И мужик облапил её, натурально рыча. Тискал и басил:
– В натуре, крутяк! Машка на пейджер мне писала, она в тасках! Ты чё, мать, это же, мля, полный атас! Машка-то… Машка человеком хоть стала! А то колода ленивая была, не разгонишь…
Остальные сдержанно, но благодарили тоже. Особенно, когда дети, уже одетые и обутые – но, кстати, далеко не все! – выбежали с плохо смытым со щёк углём обниматься да целоваться.
________________________________________
А за всем этим у домика дяди Фёдора наблюдали три человека. Кислый мужик с портфелем, костяная баба со злыми глазами и милиционер, угрюмый, недовольный. За ними стояла их машина – белая «Волга» с госномерами, а ещё чуть подальше – немного оробевший дядя Фёдор.
– Бардак! – категорично заключила костяная. – Бардак и антисанитария. Нарушение всего и вся. Просто уголовщина какая-то…
Кислый подозвал главврача:
– Фёдор Иванович, подите сюда. Вы понимаете, что это вам так с рук не сойдёт? Это же издевательство над несовершеннолетними.
– Вас сажать надо! – добавила женщина, сжав сухие губы. – Уже вчера – надо!
– Товарищи… Но у меня есть все педагогические обоснования. Видите ли, методика…
– Вы демагогию не разводите, Фёдор Иванович! – перебил кислый, шурша бумажками из папки. – У нас сейчас демократия, а не тоталитаризм бывший. И то, что вы тут устроили… это концлагерь, а не санаторий.
– И барабан! И марш фашистский! – заорала тётка. – Вы что, совсем рехнулись?! Это разжигание, это статья!
– Простите… но марш-то, это… пионерский, энтузиастов. И барабан тоже…
– И барабан в протокол внесём! – зловеще пообещал мужчина. – Вот подпишите пока… Вот тут. И идите, готовьте объяснительную. Пока – объяснительную. А потом следователю будете рассказывать. Про энтузиастов.

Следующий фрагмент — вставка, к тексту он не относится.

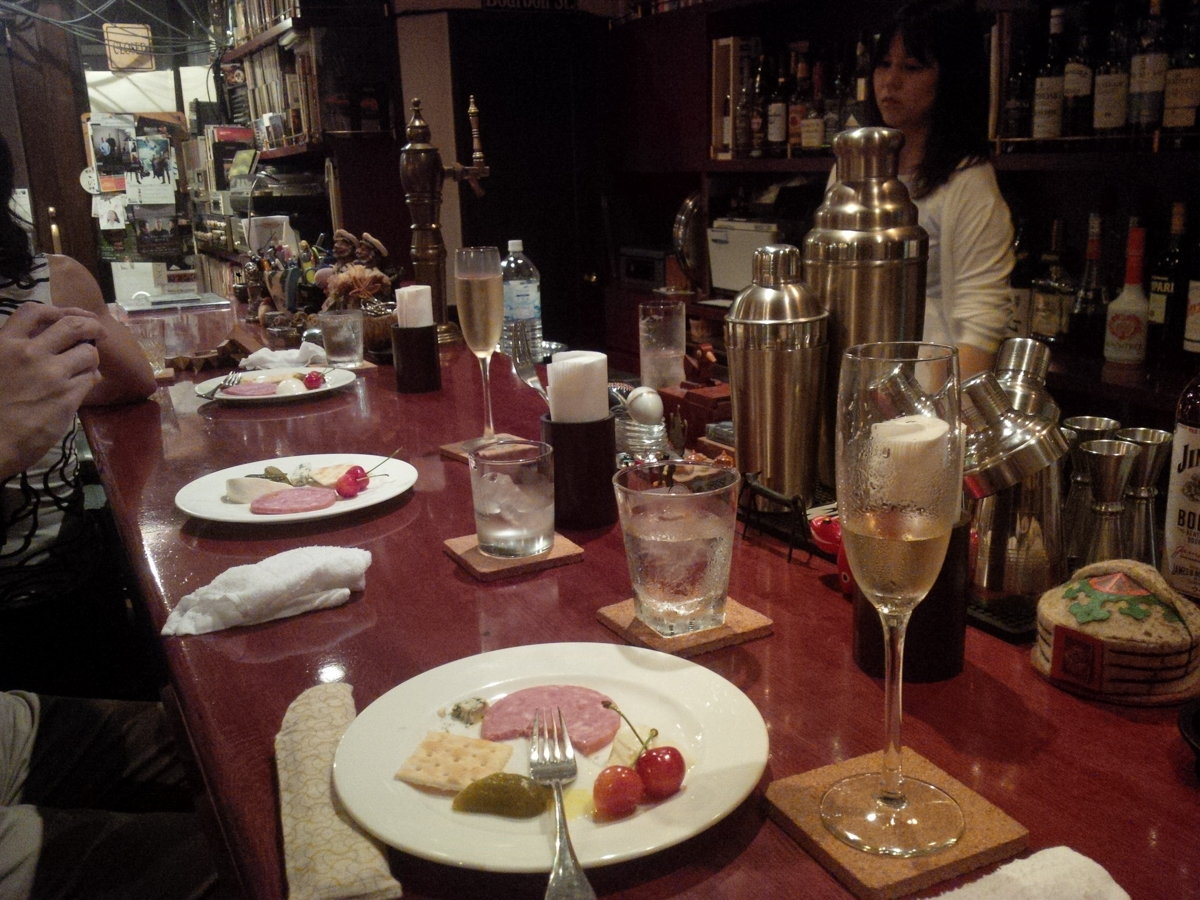 Figure 8: Special jazz live & wine party event at Nardis in 2016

– Вы изверг! – костлявая всё ещё бесновалась. – Освенцим! Дети худые! Голодом морите?! В какой овчарне они спят, если грязнющие такие?!
– Но они с берега…
– Молчите! Вас из медицины вышвырнем с волчьим билетом. Я вас закрою, навсегда закрою рассадник ваш!
Милиционер решил вмешаться.
– Так, товарищи, хватит кричать… гражданин Ятога, эти так называемые вожатые – мальчик, он кто?

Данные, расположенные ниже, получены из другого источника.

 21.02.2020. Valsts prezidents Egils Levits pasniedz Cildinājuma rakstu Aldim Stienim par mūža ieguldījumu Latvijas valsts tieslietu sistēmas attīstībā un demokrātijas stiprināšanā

– Костя Ятога, сын брата моего… родственник.
– А эта, выдерга голоногая? – опять встряла костлявая. – Проститутка эта с галстуком?
– А эта… это так… она с Костей…
Бедный Фёдор Иванович. Он растерял всю свою могучую силушку, борода обвисла мокрым веником. Солнце палило, по лбу главврача и из-под фуражки миллионера градом бежал пот.
– Тоже родственница, гражданин Ятога?
– Нет… она просто…
– Родители её где? Они знают, что она тут?
– Нет… не знаю. То есть не уверен.
– Вот мы сейчас просто её задержим, как беспризорную несовершеннолетнюю, – заключил милиционер. – Опросим. И доставим её законным родителям. Вот, товарищ у нас из комиссии по защите детства. Я вы, гражданин Ятога, будете за это отвечать. Где она у вас…
– Да вот… В домик пошла, ко мне.
– Пойдёмте, покажете!
Сороки орали над корпусом возмущённо, шныряя в синем куполе неба. Цербер угрюмо глядел из воды фонтана. У белых перил стояло оставленное Марком знамя: понятно, в суете забыл.
________________________________________
…Энигму тогда не удалось ни задержать, ни опросить. Она всё поняла, очень быстро собралась, мигом заперла дверь, привалив её тумбочкой. И пока милиционер возился с этой дверью, а члены комиссии караулили вход, вылезла в окно, спустилась по водосточной трубе, ловко работая крепкими ногами, и убежала через лес, по сучкам и шишкам. А на трассе сумела поймать попутку.
Косте осталась от неё только надпись помадой на зеркале в вожатской; помаду Марина подарила, уезжая. Алые буквы прощались:
КОСТЯ, Я ЕЩЁ ВЕРНУСЬ, ЖДИ!
А потом очень быстро закончилось лето, как рубильник повернули, как свет в кинотеатре зажигается после фильма – безжалостно, и началась школа. Уже без Энигмы.